Galatasaray’a transfer süreciniz nasıl gerçekleşti?
Ertuğrul hoca, ‘Seneye şampiyonluğa bir kadro kuruyorum. Burada çok seviliyorsun’ dedi. Hocaya, ‘Bursa’da çok memnunum ancak ben Galatasaraylıyım. Yaşım da 24-25 değil. Müsaade edin gideyim’ dedim. Sonra gidip Galatasaray ile anlaştım. Ben gittim Bursaspor şampiyon oldu. Şampiyon olduktan bir gün sonra ben değil Ertuğrul hoca beni aradı. Bütün sene benimle dalga geçti. Bursaspor’un yaşadığı şampiyonluk çok değerli bir şampiyonluk fakat kendi adıma Galatasaray’ı tercih ettiğim için pişman değilim.
Bursaspor’un şampiyonluk yaşayacağını bilseniz kalır mıydınız yoksa Galatasaray’a masraf miydiniz?

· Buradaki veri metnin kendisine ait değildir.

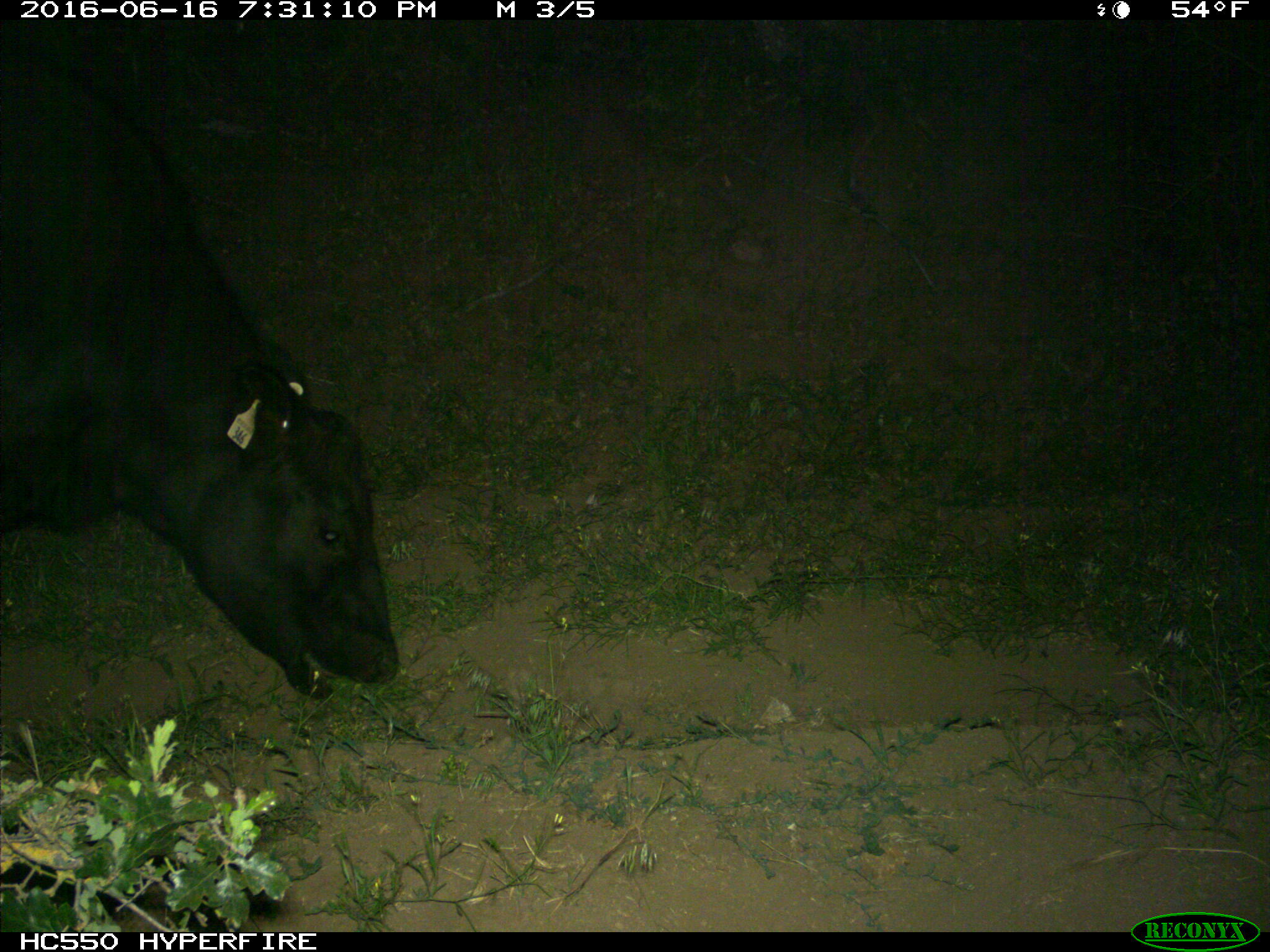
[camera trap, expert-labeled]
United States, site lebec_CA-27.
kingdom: Animalia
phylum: Chordata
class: Mammalia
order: Artiodactyla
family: Bovidae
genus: Bos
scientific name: Bos taurus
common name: domestic cow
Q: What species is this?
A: Bos taurus (domestic cow).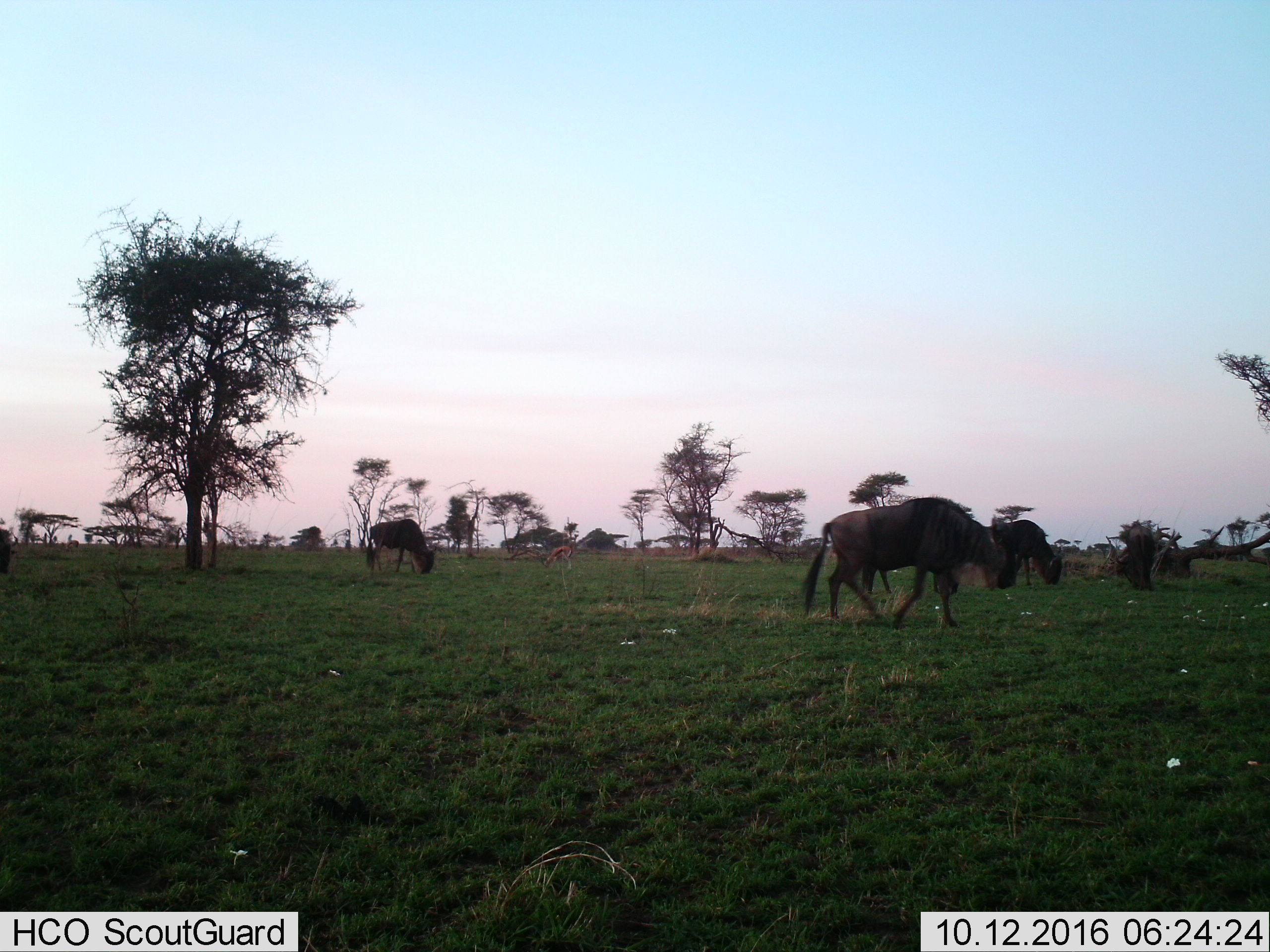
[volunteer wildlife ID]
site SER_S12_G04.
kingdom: Animalia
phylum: Chordata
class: Mammalia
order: Artiodactyla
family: Bovidae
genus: Connochaetes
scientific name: Connochaetes taurinus taurinus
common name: blue wildebeest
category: wildebeestblue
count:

Çok samimi karşılık vereceğim. Bu çabucak kalırdım yahut giderdim diye karşılık verilecek bir soru değil. Zira Bursaspor çok büyük ve benim için özel yeri olan bir topluluk. Beni sevdiler, bağırlarına bastılar. Tekrar geriye gittiğimde dahi yuhalamadılar. Tekrar çiçek verdiler. Galatasaray’da gol attığımda birinci tebrikler daima Bursaspor topluluğundan geldi. Asla haklarını yiyemem. Çok sevilip çok güvenildiğiniz bir yerde, kesin de şampiyon olacağınızın garantisi varsa bir tık öne çıkartır. Bursaspor sıradan bir Anadolu ekibi değil çok büyük bir topluluk. Orada o şampiyonluğu yaşamayı çok isterdim lakin bir sene sonra da Galatasaray’a gideceğimin garantisini alırdım.
Yıllar evvel Pino’ya verdiğin reaksiyon hala konuşuluyor. Neden o denli bir reaksiyon verdin?
Futbol tarihin sahanın içerisindeki tepkinin dışarıya yansıdığı tek şahısım. Ağız okuma değil ses olarak. Reklamın uygunu berbatı olmaz durumuna düştüm. Dışarıda beni her gören, ‘Abi Pino ile görüşüyor musun?’ diyor. Durumdan ötürü sövdüm Pino’ya. İkinci döneme çok makûs başladık. Esasen UEFA Kupası ön elemesinde çabucak elendik. Aslında işler âlâ gitmiyor. Hiç Galatasaray üzere değil. Bir şeyler yerine oturmamış. Dakika 90. Çıkartacak boş kaleye atacağım. Orada şahsi egosuyla hareket etti. Sandalyede oturup bir şeyleri kıymetlendirmek ve sahanın içerisindeki adrenalin ortasında fark var. Sahanın içerisinde kalan bir şey. İnsanlara yansımayan ne hengameler ne küfürleşmeler, tekme tokat birbirine girmeler var. Bunlar okul grubu değil. Birçok orta noktada buluşulmuş hadisemiz var. Bu da onlardan biri. Yaşandı kaldı.
Galatasaray’dan ayrılık sürecinizde bir kırgınlık yaşadınız mı?
Oldu. Galatasaray’ın mali olarak da saha içerisinde de külfetli bir devrine denk geldim.